Estados religiosos são antidemocráticos por definição - Por Emir Sader
Crenças, seitas e grupos de fé
têm todo o direito de orientar seus seguidores a se comportarem diante de
fenômenos sociais. Mas não podem querer impor essas orientações a todos, fiéis
ou não fiéis.
Direito à religião é livre e
fundamental é preservar a cada indivíduo o direito de escolha.

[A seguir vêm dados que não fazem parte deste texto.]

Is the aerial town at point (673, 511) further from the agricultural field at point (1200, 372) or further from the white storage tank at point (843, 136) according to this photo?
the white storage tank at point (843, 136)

Uma das principais conquistas da
modernidade foi a separação entre religião e política, entre opções da vida
privada e da vida pública. Todos somos iguais diante da lei, e a lei é igual
para todos, independentemente das nossas opções religiosas, sexuais, de time
futebol e todas as outras da nossa vida privada.
Seguem tantas outras
desigualdades, típicas do capitalismo, mas pelo menos juridicamente somos
iguais, temos que conviver com as opiniões e valores alheios, que têm tanto a
direito a existir como as minhas e as tuas, mas que não dá a ninguém maiores
direitos na esfera pública.
Os Estados religiosos são
antidemocráticos por definição. Os que pertencem a uma determinada religião, ou
a uma corrente dentro da religião dominante, têm privilégios, enquanto os
outros são inclusive perseguidos por sua crença religiosa. Os palestinos são
cidadãos de segunda classe em Israel, assim como são os sunitas no Iraque.
As ações brutais do
autodenominado Estado Islâmico representam uma radicalização dessas posições.
Atacam e executam os que se declaram fiéis a religiões que eles consideram não
apenas equivocadas, mas que pregam crenças caracterizadas por eles como
impostoras diante do que eles veneram. A destruição de cidades históricas
porque veneram ídolos que eles execram é a extensão natural dessas concepções
fundamentalistas.
Por aqui, e em muitos outros
lugares, também a ingerência na política de correntes religiosas de várias
matizes vai na mesma direção, ainda que sem esse grau de radicalidade. Tentam
impor suas concepções religiosas à sociedade como um todo. Elas têm todo o
direito de orientar seus fiéis a como se comportarem diante de fenômenos como o
divórcio, o aborto, a homossexualidade, as drogas, entre outros. Mas não podem
querer impor essas orientações a todos, fiéis ou não fiéis.
O Estado tem a obrigação, por
exemplo, de colocar à disposição de todas as mulheres as melhores condições
para a realização do aborto, em caso de gravidez comprovadamente indesejada,
considerando que este é um fenômeno social amplamente existente na sociedade,
realizado em condições relativamente boas por quem tem recursos econômicos e em
péssimas condições, com graves sequelas, pela grande maioria, pobre e
vulnerável.
O Estado é laico, não se
pronuncia sobre a natureza da decisão pelo aborto, não o recomenda ou se
pronuncia contra, mas coloca à disposição as condições de sua realização, para
os que consideram que devem apelar para ele.
O Estado não intervém nas
religiões e estas não intervêm nas esferas do Estado. A mistura da religião com
a política não é democrática. De alguma forma elas se contrapõem. Uma é
universal, laica, a outra é composta por seitas, formadas por fiéis.
A democracia respeita as opções
privadas das pessoas, garante que elas possam fazer suas escolhas livremente. A
separação entre o Estado e as igrejas é uma condição da democracia.